Unfortunately, it appears that other companies are moving ahead with
mining projects without addressing these risks. Human Rights Watch
interviewed the CEO of Australia’s South Boulder Mines, which is on the
verge of developing a $1 billion potash mine in Eritrea. The CEO
acknowledged that the company has done no assessment of the potential
human rights risks involved with the project, including the potential
risk of the use of forced labor.
The Canadian firm Sunridge Gold, which is also working on plans to
develop a mine in Eritrea, did not respond to requests to discuss the
issue of forced labor and other human rights abuses. The newest entry
into the mining scene is China SFECO, a Shanghai-based conglomerate that
recently purchased a controlling interest in another mining project
from Australia’s Chalice Gold.
Based on the Bisha experience, the greatest risk of abuse may occur
during the construction phase of these projects. Nevsun has also
acquired the rights to another deposit near its Bisha site which, if it
turns out to be commercially viable, could involve more construction or
infrastructure work.
Mining firms that want to work in Eritrea should refuse to work with
any contractor implicated in the use of forced labor, and insist on the
right to investigate any and all allegations of abuse connected to their
operations, Human Rights Watch said.
All mining firms working in Eritrea should undertake human rights due
diligence activity to identify and mitigate the full range of risks
posed by the projects they plan to undertake. The importance of human
rights due diligence is heavily emphasized by the United
Nations-endorsed Guiding Principles on Business and Human Rights, which
have been widely accepted as a legitimate benchmark of responsible
corporate behavior.
Once projects are under way, companies should keep a close eye on
events in the field to make sure that their project is not moving
forward through forced labor or other abuses. Companies should insist on
unfettered, independent access to all workers at their mine site and
the right to fire local contractors that are credibly implicated in
abuse.
The home governments of multinational mining companies should regulate
and monitor the human rights practices of domestically based companies
when they operate in high-risk environments like Eritrea, Human Rights
Watch said. The governments should press these companies to uphold high
standards and to investigate alleged abuses in their foreign operations.

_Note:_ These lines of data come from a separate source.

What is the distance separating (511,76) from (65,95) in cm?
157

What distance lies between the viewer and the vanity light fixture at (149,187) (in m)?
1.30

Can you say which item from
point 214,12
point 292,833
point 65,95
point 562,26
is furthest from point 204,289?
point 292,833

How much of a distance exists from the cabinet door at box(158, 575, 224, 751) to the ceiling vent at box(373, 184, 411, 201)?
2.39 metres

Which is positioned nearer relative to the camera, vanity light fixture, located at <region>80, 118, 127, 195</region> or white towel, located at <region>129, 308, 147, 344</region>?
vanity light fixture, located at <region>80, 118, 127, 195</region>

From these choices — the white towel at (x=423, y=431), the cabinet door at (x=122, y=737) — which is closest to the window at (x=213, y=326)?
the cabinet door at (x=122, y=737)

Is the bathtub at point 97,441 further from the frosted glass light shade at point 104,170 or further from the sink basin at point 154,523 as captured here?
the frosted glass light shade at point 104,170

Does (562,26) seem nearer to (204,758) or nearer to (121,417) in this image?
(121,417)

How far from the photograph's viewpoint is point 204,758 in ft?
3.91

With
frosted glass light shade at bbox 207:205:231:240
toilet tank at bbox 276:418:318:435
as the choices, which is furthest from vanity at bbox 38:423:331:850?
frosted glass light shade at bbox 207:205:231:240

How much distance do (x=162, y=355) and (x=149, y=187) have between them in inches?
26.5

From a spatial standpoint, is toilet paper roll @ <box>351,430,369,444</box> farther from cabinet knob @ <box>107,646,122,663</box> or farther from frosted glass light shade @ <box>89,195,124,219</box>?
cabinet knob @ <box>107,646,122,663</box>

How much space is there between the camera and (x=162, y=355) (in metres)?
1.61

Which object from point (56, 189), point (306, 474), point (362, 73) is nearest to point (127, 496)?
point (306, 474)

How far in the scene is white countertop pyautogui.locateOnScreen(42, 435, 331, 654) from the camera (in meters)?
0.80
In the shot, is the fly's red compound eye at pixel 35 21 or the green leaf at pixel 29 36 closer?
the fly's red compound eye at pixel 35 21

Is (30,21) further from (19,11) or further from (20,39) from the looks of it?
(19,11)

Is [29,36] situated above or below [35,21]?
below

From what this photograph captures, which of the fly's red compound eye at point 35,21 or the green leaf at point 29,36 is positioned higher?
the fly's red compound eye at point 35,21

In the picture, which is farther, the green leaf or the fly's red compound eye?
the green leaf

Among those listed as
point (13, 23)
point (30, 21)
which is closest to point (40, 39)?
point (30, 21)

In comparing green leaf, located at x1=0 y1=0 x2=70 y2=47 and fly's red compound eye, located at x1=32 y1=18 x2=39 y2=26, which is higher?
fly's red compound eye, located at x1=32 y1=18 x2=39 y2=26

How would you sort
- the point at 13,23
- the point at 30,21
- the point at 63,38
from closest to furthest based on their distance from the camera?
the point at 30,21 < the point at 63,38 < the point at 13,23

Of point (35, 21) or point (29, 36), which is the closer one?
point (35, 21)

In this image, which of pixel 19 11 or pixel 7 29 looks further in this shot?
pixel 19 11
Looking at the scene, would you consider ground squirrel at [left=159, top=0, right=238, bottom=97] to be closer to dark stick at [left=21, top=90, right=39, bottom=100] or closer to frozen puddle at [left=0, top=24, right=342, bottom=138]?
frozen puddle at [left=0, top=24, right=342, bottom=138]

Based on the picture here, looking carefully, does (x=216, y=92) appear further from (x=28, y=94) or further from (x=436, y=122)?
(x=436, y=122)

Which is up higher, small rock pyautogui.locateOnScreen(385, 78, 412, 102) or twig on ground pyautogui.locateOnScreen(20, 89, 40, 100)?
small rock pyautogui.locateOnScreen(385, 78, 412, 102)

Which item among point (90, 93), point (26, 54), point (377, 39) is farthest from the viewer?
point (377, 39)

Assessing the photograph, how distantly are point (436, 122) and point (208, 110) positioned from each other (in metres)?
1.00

No country currently monitors the extraterritorial human rights
performance of its companies except in certain narrow contexts, such as
investment in Burma.
“It is negligent for mining companies to ignore the risks of forced
labor that clearly exist in Eritrea,” Albin-Lackey said. “It is also
long past time for these companies’ home governments to make their
overseas human rights records an issue of domestic concern.”